Ha mai pensato di non potercela fare?

«Direi proprio di no. Non mi pongo mai dei limiti: ogni giorno è un obiettivo. Non penso mai palesemente in grandissimo: certo, nel cassetto ci sono i sogni, ma amo progettare il giusto, senza strafare».

 

E se apriamo questo cassetto che cosa ci troviamo?

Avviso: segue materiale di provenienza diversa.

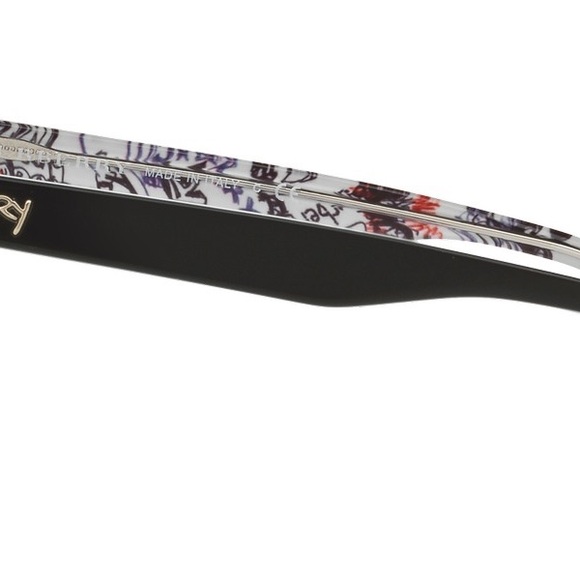 Burberry BE2276F Tortoise cat eye eyeglasses - Picture 6 of 6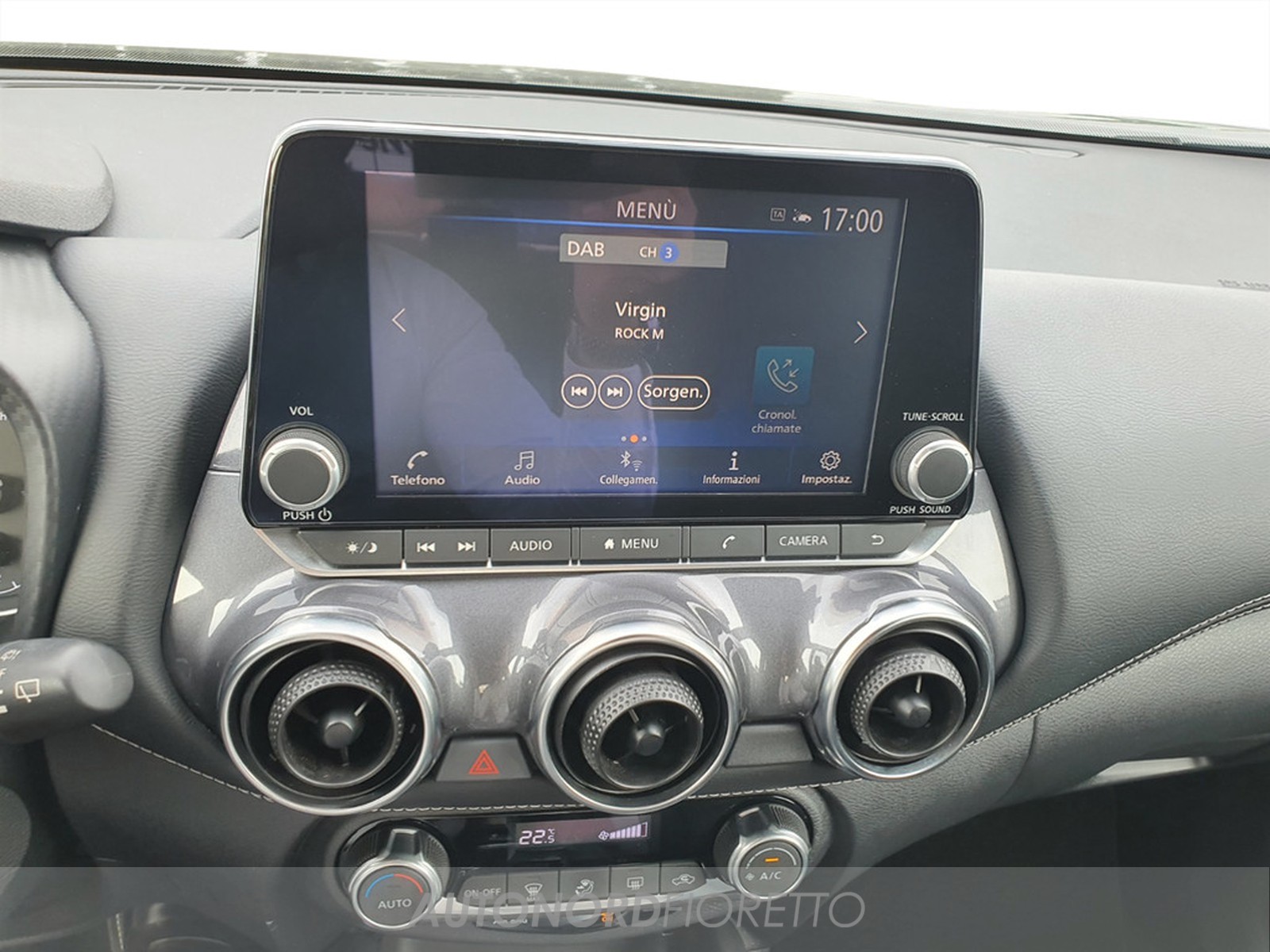AUTONORD Nissan Juke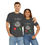 Thumbnail: "22 Klicks Is Calling" Unisex Heavy Cotton Tee - 22 Klicks Bar & Grill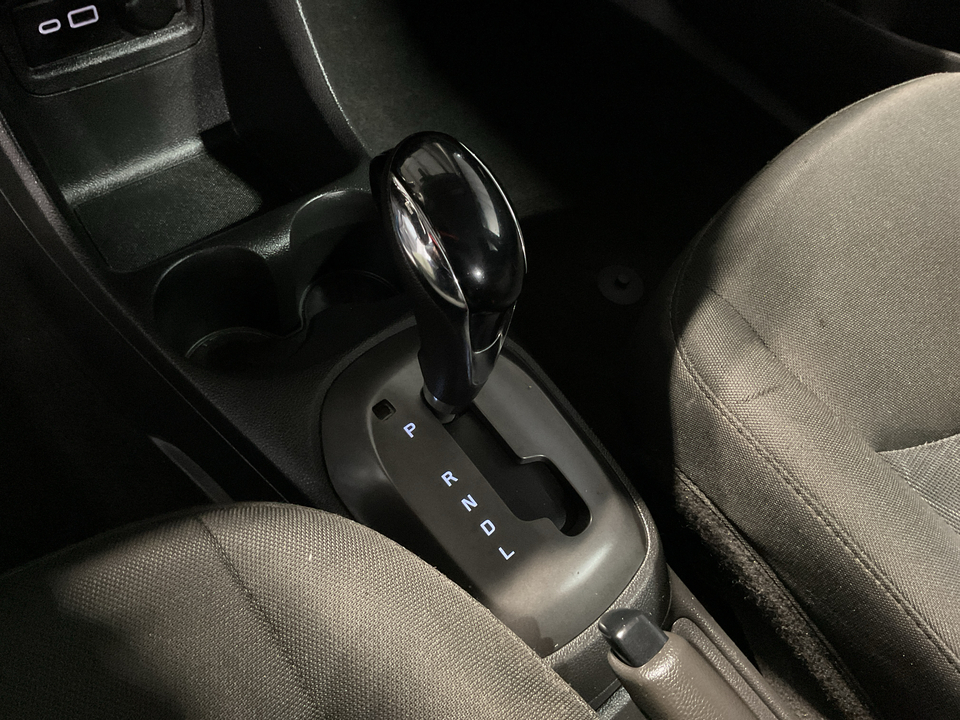 2021 Chevrolet Spark 1LT CVT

«Idee di famiglia, di serenità, di star bene e di continuare a sorridere per quello che faccio. Più qualcosina legata al futuro professionale che, però, tengo per me».

 

Chi è il suo eroe?

«Sicuramente la mia famiglia: persone normali che si sono fatte da sole, vivendo una vita felice e serena. Ma pure chi riesce a non essere mai solo, pur stando in mezzo a tanta gente».

 

E il suo nemico?

«La fretta che mi metto. Vorrei che la giornata durasse 40 ore per poter fare 1000 cose. Non pianifico mai, vado di rincorsa».

 

Dice mai le parolacce?

«Capita, ma non spessissimo. Dipende dal momento e dal contesto».

 

Nel suo futuro potrebbe esserci un ritorno in pianta stabile nel calcio?

«Diciamo che come innamorata dello sport, e non soltanto quello, guardo pure altrove. Ma la Formula 1 è casa mia».